There is now a steady flow of netbook class devices coming through from many suppliers (HP, Toshiba, Samsung et al), with the new HP Mini 1000 being HP’s second generation device correcting the major problems with their first generation (using the C7 processor rather than the Intel Atom, using XP instead of Vista Basic).Notebook.com (via Digital Home Thoughts) have a review of this latest unit, and a fair review it is although it makes what seems to be a throwaway comment about netbooks not being ready for business use. This is something I cannot agree with.
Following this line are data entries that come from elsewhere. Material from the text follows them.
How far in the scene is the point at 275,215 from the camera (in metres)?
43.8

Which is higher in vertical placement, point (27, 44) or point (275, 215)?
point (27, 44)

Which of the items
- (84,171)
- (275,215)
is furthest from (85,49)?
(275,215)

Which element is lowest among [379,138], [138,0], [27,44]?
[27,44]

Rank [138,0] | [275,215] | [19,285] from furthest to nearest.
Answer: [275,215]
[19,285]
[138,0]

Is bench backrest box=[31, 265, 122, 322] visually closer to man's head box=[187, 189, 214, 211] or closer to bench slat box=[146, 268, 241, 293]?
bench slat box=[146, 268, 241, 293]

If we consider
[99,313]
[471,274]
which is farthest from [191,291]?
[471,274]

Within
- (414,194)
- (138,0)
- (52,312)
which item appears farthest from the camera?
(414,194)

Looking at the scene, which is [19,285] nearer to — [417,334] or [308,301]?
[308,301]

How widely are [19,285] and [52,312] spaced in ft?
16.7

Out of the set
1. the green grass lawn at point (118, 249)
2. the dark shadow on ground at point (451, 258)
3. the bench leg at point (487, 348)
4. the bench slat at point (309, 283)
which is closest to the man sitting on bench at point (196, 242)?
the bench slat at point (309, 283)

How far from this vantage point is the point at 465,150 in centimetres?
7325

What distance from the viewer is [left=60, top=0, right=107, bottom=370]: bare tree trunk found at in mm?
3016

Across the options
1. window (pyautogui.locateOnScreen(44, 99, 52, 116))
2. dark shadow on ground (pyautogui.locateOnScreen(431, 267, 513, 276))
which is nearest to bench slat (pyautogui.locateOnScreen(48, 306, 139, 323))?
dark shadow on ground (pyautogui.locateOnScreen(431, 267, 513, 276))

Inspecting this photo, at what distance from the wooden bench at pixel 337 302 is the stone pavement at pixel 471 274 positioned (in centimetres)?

The main driver of this seems to be a belief about build quality being poor or ‘soft’ compared to the business market’s requirements. Now I have been using laptops since before they were even that (having made use of the Toshiba and Compaq machines since before they were even called laptops, and were called transportables), and have come across all manner of machines, but I have not noticed anything deficient in the build quality/robustness of the netbooks I have used (admittedly Asus and MSI only), and would certainly not warn the business user off of these devices. In many respects they are the ideal business machines as they focus on basic functionality, portability and not high performance games and video handling. This is pretty much what all businesses want of laptops. In fact, the performance capability that modern netbooks offers generally exceeds the capabilities of most standard build laptops in mainstream business, simply because these machines are specifications that have lasted three years or more for standardisation purposes, which generally means circa 2002-2004 hardware builds. Certainly it is also true that machines since 2004 have also only grown in capability via more RAM and Hard Disk space. Netbooks also offer business features without the gloss of high speed graphics that can be used for fanciful needs, combined with a level of standardisation we have not seen in a long while (most netbooks are the same processor, RAM, motherboard and graphics chipset configuration as each other now the C7s and so on are dropping out), and also making use of the OS of choice for the modern business – Windows XP (although upgrades to XP Professional may be needed for the more corporate business user).
On top of this netbooks offer another advantage – the basic hardware is extremely low cost. Not much of an advantage when the support costs of a user can be upwards of €600 per year, but a slight advantage in these challenging times is important.
So, when are we going to see a mass adoption by a major company of a Corporate Netbook? Or is this something that Microsoft wants to fight against, simply because that would mean underlining the Vista Failure? Certainly the software licensing agreements for ‘netbooks’ as I have seen outlined, do seem to be against the concept of a business netbook.